[Extracted material start]
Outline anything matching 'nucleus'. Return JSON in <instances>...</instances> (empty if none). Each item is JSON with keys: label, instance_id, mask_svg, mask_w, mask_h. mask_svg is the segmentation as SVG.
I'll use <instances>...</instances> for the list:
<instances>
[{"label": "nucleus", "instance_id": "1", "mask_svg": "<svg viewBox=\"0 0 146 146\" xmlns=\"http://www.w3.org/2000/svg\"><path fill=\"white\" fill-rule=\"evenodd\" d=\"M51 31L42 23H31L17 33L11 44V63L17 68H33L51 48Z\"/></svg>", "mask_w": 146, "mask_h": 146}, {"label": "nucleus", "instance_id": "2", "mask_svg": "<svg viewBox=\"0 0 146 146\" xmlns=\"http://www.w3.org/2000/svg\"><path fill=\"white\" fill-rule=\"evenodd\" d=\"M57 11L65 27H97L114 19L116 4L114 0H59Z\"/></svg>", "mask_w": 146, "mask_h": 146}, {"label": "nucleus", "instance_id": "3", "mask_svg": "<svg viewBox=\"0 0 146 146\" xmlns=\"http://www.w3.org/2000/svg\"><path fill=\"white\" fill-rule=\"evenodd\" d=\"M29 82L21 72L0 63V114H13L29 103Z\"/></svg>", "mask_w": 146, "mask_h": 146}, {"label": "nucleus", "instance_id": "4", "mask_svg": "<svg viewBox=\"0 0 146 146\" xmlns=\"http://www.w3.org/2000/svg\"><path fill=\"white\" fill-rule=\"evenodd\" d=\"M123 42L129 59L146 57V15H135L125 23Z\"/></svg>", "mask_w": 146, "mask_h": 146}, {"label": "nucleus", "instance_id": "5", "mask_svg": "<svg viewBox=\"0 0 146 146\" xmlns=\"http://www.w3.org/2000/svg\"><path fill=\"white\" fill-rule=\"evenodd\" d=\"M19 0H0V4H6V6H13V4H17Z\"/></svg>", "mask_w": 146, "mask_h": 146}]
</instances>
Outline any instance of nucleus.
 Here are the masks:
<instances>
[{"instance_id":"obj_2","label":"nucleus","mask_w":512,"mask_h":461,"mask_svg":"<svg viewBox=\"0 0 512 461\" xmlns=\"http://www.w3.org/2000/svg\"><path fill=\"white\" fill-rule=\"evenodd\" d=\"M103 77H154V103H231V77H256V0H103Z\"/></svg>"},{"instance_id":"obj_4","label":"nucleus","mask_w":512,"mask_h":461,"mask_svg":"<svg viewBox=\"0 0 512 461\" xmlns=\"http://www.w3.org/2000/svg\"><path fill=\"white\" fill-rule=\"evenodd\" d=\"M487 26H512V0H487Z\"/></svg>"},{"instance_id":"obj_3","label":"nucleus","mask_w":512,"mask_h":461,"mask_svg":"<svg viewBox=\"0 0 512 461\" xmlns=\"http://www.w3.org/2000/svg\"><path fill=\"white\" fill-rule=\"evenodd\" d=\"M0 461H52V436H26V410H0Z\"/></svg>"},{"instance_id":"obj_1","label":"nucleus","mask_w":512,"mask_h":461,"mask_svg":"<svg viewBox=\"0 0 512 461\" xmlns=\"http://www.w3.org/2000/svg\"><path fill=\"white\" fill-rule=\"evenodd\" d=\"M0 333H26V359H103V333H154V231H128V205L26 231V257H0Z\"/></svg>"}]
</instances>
[Extracted material end]
• Work to be completed:
Pull out each line of the items above that contains the string "Outline", counting only matches with the same uppercase and lowercase letters.

• Result of the task:
Outline anything matching 'nucleus'. Return JSON in <instances>...</instances> (empty if none). Each item is JSON with keys: label, instance_id, mask_svg, mask_w, mask_h. mask_svg is the segmentation as SVG.
Outline any instance of nucleus.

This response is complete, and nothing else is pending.